Hélas ! celui-là même qui m’a servi à consommer ma fraude, devient l’instrument de mon châtiment. (À part.) Mais que mon âme souffre en silence cette douleur.

urrèa, lisant.

« Que celui qui a outragé l’homme qui lui servait de père, meure ; et soient témoins de sa mort pour la pleurer, et celui qui a souillé un honneur sans tache, et celle qui a usé de fourberie. Et que l’on voie ainsi pour un triple crime un triple châtiment. »

tous les personnages.

Et que les nombreux défauts de cet ouvrage soient pardonnes à l’auteur.


FIN DES TROIS CHÂTIMENTS EN UN SEUL.
  1. La même situation avait été précédemment traitée par Lope de Vega dans une pièce fort curieuse, intitulée le Prince parfait (el Principe perfecto), seconde partie. — L’histoire l’avait indiqué aux deux poëtes.
  2. Le Sage, dans le Diable boiteux (ch. vii), a raconté sommairement cette aventure et il a eu soin de mettre la scène en Portugal.

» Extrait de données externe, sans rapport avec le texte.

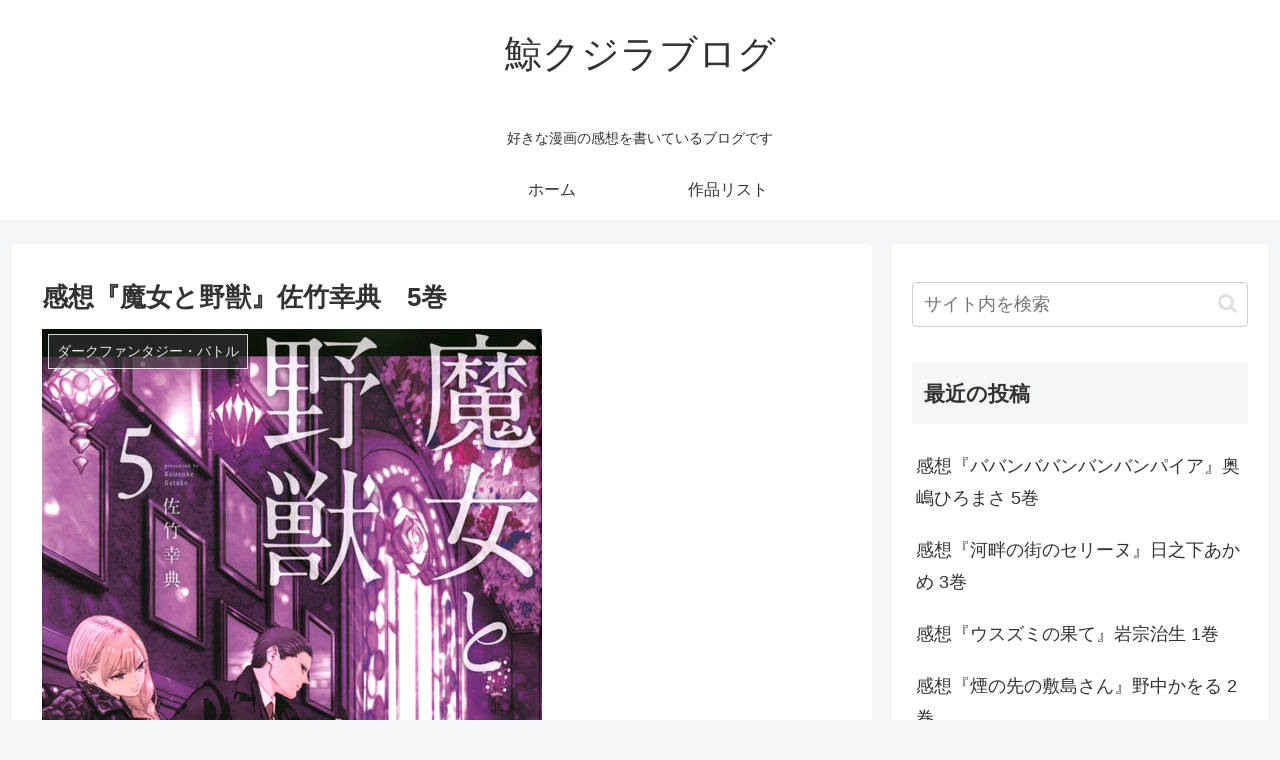

--- FILE ---
content_type: text/html; charset=utf-8
request_url: https://www.google.com/recaptcha/api2/aframe
body_size: 269
content:
<!DOCTYPE HTML><html><head><meta http-equiv="content-type" content="text/html; charset=UTF-8"></head><body><script nonce="5b0yYM-Df68VFI2jmjxgRQ">/** Anti-fraud and anti-abuse applications only. See google.com/recaptcha */ try{var clients={'sodar':'https://pagead2.googlesyndication.com/pagead/sodar?'};window.addEventListener("message",function(a){try{if(a.source===window.parent){var b=JSON.parse(a.data);var c=clients[b['id']];if(c){var d=document.createElement('img');d.src=c+b['params']+'&rc='+(localStorage.getItem("rc::a")?sessionStorage.getItem("rc::b"):"");window.document.body.appendChild(d);sessionStorage.setItem("rc::e",parseInt(sessionStorage.getItem("rc::e")||0)+1);localStorage.setItem("rc::h",'1768782647199');}}}catch(b){}});window.parent.postMessage("_grecaptcha_ready", "*");}catch(b){}</script></body></html>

On sait d’ailleurs que le Diable boiteux n’est en quelque sorte qu’une traduction espagnole.
  3. Parce que don Lope a complètement ruiné sa famille.
  4. .....Si pisara
    Las gradas de un monumento,
    Aun no ajára los relillos.

    On appelle en Espagne le monument (el monumento) la chapelle décorée en forme de tombeau, où l’en dépose le corps de Jésus-Christ, le jeudi saint.

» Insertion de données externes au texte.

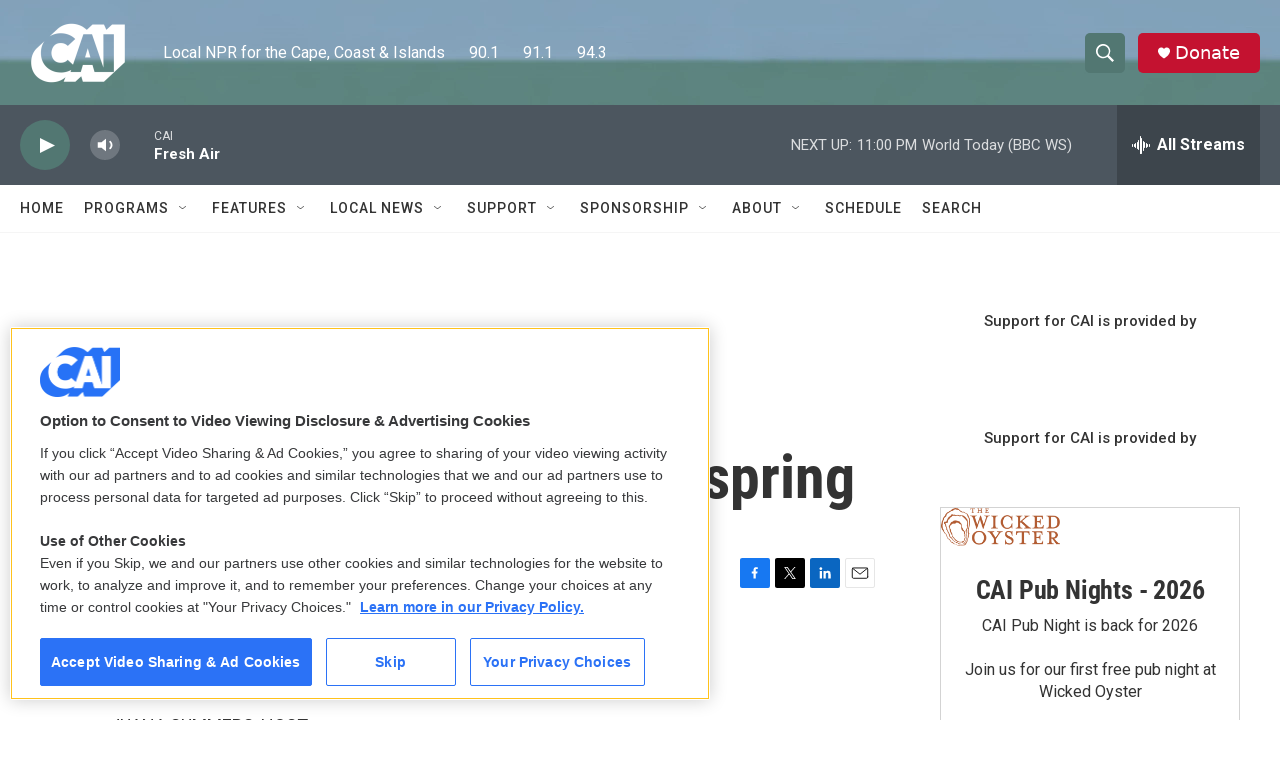

--- FILE ---
content_type: text/html; charset=utf-8
request_url: https://www.google.com/recaptcha/api2/aframe
body_size: 266
content:
<!DOCTYPE HTML><html><head><meta http-equiv="content-type" content="text/html; charset=UTF-8"></head><body><script nonce="w99ABg3fYJFWcs75_a_Stg">/** Anti-fraud and anti-abuse applications only. See google.com/recaptcha */ try{var clients={'sodar':'https://pagead2.googlesyndication.com/pagead/sodar?'};window.addEventListener("message",function(a){try{if(a.source===window.parent){var b=JSON.parse(a.data);var c=clients[b['id']];if(c){var d=document.createElement('img');d.src=c+b['params']+'&rc='+(localStorage.getItem("rc::a")?sessionStorage.getItem("rc::b"):"");window.document.body.appendChild(d);sessionStorage.setItem("rc::e",parseInt(sessionStorage.getItem("rc::e")||0)+1);localStorage.setItem("rc::h",'1768880775351');}}}catch(b){}});window.parent.postMessage("_grecaptcha_ready", "*");}catch(b){}</script></body></html>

  5. No te sacáran los dientes
    Por el falso juramento.

  6. ....Soy
    Criado adquirido ad perpetuam
    Rei memoriam.

    Il est impossible de rendre en français ces plaisanteries mêlées d’espagnol et de latin.

  7. Allusion à certaines formules de l’Église.
  8. Il y a ici un jeu de mots intraduisible :

    ....Que no es
    Novela, sino si-vela.

  9. Encore une grâce qu’il nous a été impossible de reproduire. Elle porte sur le double sens du mot tercero, qui signifie en même temps troisième et entremetteur. Violante dit à Lope : « Tantôt vous faisiez le troisième rôle (ou l’entremetteur), et maintenant, etc. »
  10. On sait que la couleur verte est le symbole de l’espérance.
  11. Littéralement : action, fille de la seule jalousie.

    ..... Accion
    Hija de los zelos solos.

  12. Que intentas ?
    Que intentas ?Morir matando,

  13. Toute cette scène est composée de strophes qui sont particulières à la poésie espagnole et consistent dans l’arrangement ingénieux des mots. Voici la première, que nous donnons au lecteur comme échantillon :

    — De que nace tu dolor ?
    — De un temor.
    — Y el temor, señora, injusto ?
    — De un disgusto.
    — Que es, enfin, tu desconsuelo ?
    — Un rezelo ;
    Porque oy ha dispuesto et cielo,
    Que à una tristeza rendida,
    Puedan quitarme la vida,
    Temor, disgusto, y rezelo.

    On trouve de ces strophes en écho dans les plus anciens poëtes espagnols. Il y en a également plusieurs exemples dans les poésies de Lope. Cervantes en a placé également dans Don Quichotte (ch. xxvii), et dans une de ses plus jolies nouvelles, intitulée l’Illustre Écureuse (la Illustre Fregona).

  14. Il y a en Espagne plusieurs villages du nom de Velilla. Il s’agit ici de Velilla de Ebro, situé dans la province d’Aragon, près de Saragosse. Cet endroit est fort renommé pour sa cloche, qui, disait-on, sonnait d’elle-même lorsqu’elle voulait annoncer quelque évènement malheureux pour l’Espagne.

    V. Miñano, Diccionario geografico. T. IX, pag. 279.

  15. Ce corsaire Pied-de-bois était probablement un corsaire d’Alger ou de Tunis, du seizième ou du dix-septième siècle.
  16. No es mejor, al diablo, al diablo,
    Que os lleve, puercas

  17. Nous avons déjà dit ce que c’était que le supplice du garrot. Voyez l’Alcade de Zalaméa, t. I de notre traduction de Calderon, vers la fin.